Selected passage:
+ + +

At 4 a.m., communist North Korean troops and tanks poured across the border and routed an ill-prepared South Korean army.

United Nations forces, mostly American, entered the fight. For the next three years, troops from 8th Army scored tremendous victories and suffered devastating losses, before reaching a stalemate.

Its leaders are still studied in military history books -- legendary Army generals Walton Walker, Matthew Ridgeway and James Van Fleet.

A half century later, a Bay Area native is filling those very big shoes.

"Certainly there's no active war right now and yet we are still at war with North Korea," 8th U.S. Army Commander Lt. Gen. Joseph Fil Jr. said.

Fil grew up in Portola Valley, and attended San Jose State University. He has been in the Army 33 years and he has seen war up close. In Iraq, he commanded the Army's 1st Cavalry Division during the surge. It was a "hot war" with his troops battling insurgents daily.

In South Korea, it is a cold war of military build-ups, threats and readiness.

"They are different...There was an armistice signed, but there was never a truce or treaty," Fil said.

The state of war is most visible from above. A place less than 40 miles from the skyscrapers of Seoul is one of the most dangerous places on earth.

The joint security area is part of the Demilitarized Zone (DMZ) separating North and South. It is ringed by land mines and armed soldiers ready to fight at a moment's notice.

It is supposed to be neutral territory. In fact, some of the buildings are actually built to straddle the border between North and South.

+ + +

Continue the article on the 8th U.S. Army commander in South Korea from its final sentence.

Supplied records:
+ + +

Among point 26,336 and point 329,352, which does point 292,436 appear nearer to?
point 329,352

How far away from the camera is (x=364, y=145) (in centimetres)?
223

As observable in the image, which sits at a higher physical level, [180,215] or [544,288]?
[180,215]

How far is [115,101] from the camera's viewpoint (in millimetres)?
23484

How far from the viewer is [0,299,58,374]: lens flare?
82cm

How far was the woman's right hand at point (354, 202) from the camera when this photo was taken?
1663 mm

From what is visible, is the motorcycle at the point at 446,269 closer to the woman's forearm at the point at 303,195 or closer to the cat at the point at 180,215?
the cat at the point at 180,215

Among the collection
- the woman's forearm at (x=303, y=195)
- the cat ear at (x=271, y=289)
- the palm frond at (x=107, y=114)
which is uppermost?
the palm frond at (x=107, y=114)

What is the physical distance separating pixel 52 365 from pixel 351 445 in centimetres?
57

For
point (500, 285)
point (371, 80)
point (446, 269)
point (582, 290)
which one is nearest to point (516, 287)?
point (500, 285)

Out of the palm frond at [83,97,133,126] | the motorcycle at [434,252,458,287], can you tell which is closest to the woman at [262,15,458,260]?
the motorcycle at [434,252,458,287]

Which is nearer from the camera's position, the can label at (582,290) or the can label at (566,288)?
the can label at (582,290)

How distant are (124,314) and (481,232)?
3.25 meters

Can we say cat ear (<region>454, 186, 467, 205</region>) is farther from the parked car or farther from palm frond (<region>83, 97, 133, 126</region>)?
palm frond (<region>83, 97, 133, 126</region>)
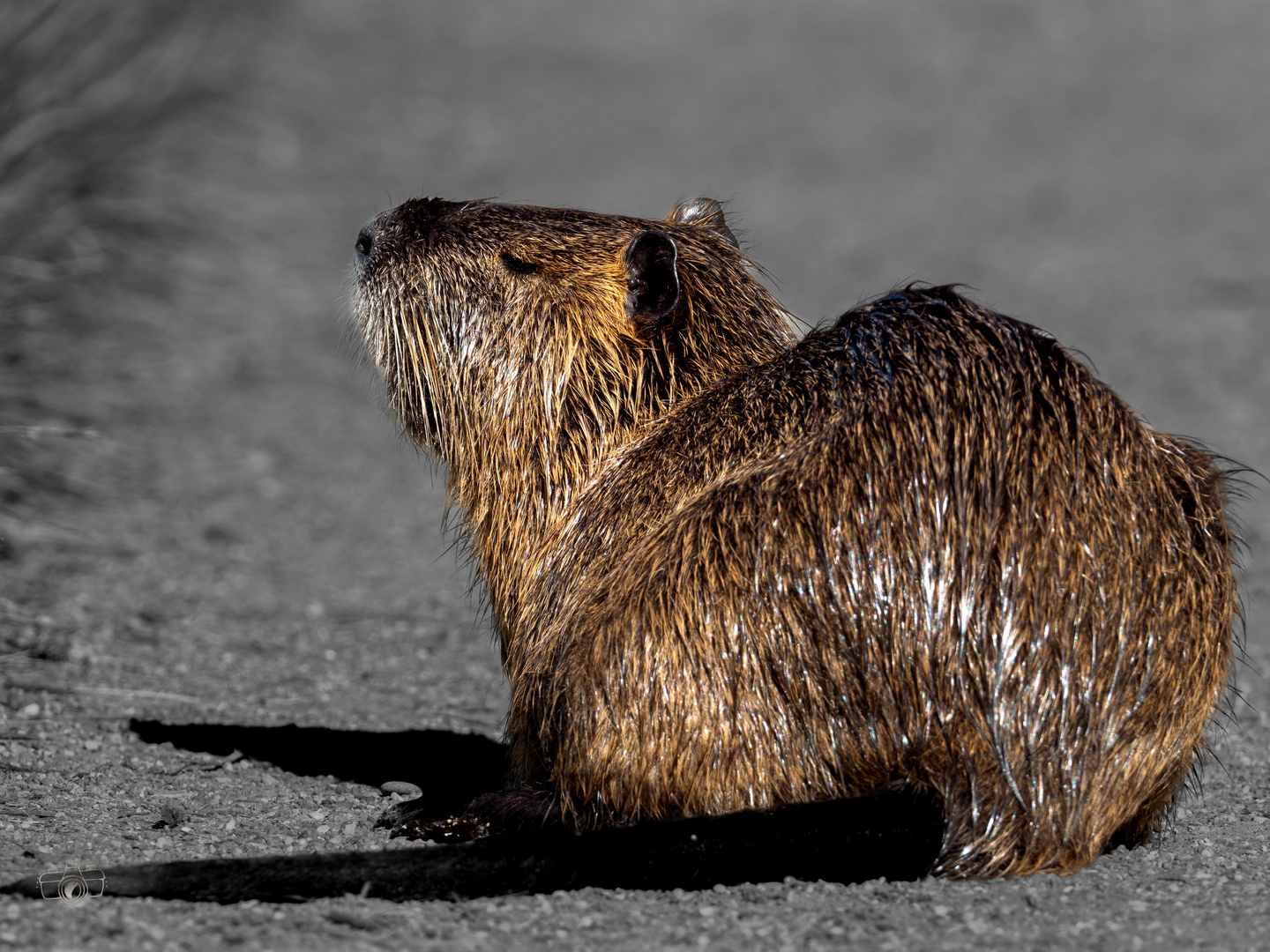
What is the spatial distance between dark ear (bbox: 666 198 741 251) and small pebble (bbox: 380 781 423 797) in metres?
1.38

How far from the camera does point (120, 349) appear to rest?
690 centimetres

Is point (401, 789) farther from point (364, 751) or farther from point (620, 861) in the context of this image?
point (620, 861)

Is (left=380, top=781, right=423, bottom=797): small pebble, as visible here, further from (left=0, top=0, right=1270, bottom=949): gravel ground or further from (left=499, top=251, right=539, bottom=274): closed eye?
(left=499, top=251, right=539, bottom=274): closed eye

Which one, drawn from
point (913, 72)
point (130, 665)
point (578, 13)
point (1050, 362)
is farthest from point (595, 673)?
point (578, 13)

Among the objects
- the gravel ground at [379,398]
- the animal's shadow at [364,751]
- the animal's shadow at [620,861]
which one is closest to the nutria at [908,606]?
the animal's shadow at [620,861]

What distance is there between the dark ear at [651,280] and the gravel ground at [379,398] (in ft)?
2.48

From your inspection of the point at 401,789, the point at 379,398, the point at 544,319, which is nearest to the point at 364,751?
the point at 401,789

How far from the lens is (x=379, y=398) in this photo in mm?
3531

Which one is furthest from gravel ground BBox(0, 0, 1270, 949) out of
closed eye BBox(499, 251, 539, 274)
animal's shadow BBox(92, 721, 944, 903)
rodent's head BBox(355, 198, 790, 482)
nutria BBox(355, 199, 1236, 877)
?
closed eye BBox(499, 251, 539, 274)

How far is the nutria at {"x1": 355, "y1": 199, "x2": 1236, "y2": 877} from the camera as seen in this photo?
8.12 ft

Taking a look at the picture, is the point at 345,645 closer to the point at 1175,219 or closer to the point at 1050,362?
the point at 1050,362

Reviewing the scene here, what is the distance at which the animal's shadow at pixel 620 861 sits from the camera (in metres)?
2.44

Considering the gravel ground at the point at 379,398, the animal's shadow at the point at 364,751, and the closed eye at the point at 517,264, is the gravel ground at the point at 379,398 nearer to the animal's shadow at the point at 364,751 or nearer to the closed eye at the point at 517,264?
the animal's shadow at the point at 364,751

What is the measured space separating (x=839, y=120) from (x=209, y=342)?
6199 mm
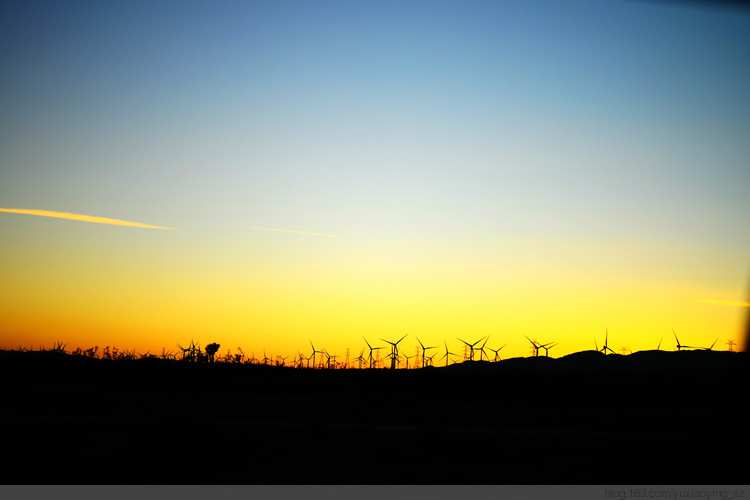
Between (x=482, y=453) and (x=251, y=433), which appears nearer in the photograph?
(x=482, y=453)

+ + +

Task response:
In a conference room, visitors can actually walk across the border into what is technically North Korea. Inside the building it is OK, but the same thing outside could provoke a violent response.

"We've got 28,500 troops from all the services; of course the Army if the major component of that, with about 20,000 troops here, should conflict arise we have very detailed plans to quickly reinforce with well over a corps that comes here on very short notice," Fil said.

That would bring another 30,000-50,000 Americans to the peninsula to fight alongside hundreds of thousands of South Korean soldiers.

Fil says that is more than enough to defeat any conventional North Korean attack. But, now there is a complication.

"They are working very hard to develop not only nuclear weapons, but the capability to deliver them with these ballistic missiles," Fil said.

North Korea has conducted tests of both nuclear weapons and missiles over the past couple of years. Fil says in a war, they would not change the final outcome, but they could certainly cause more casualties, especially among dedicated young American soldiers.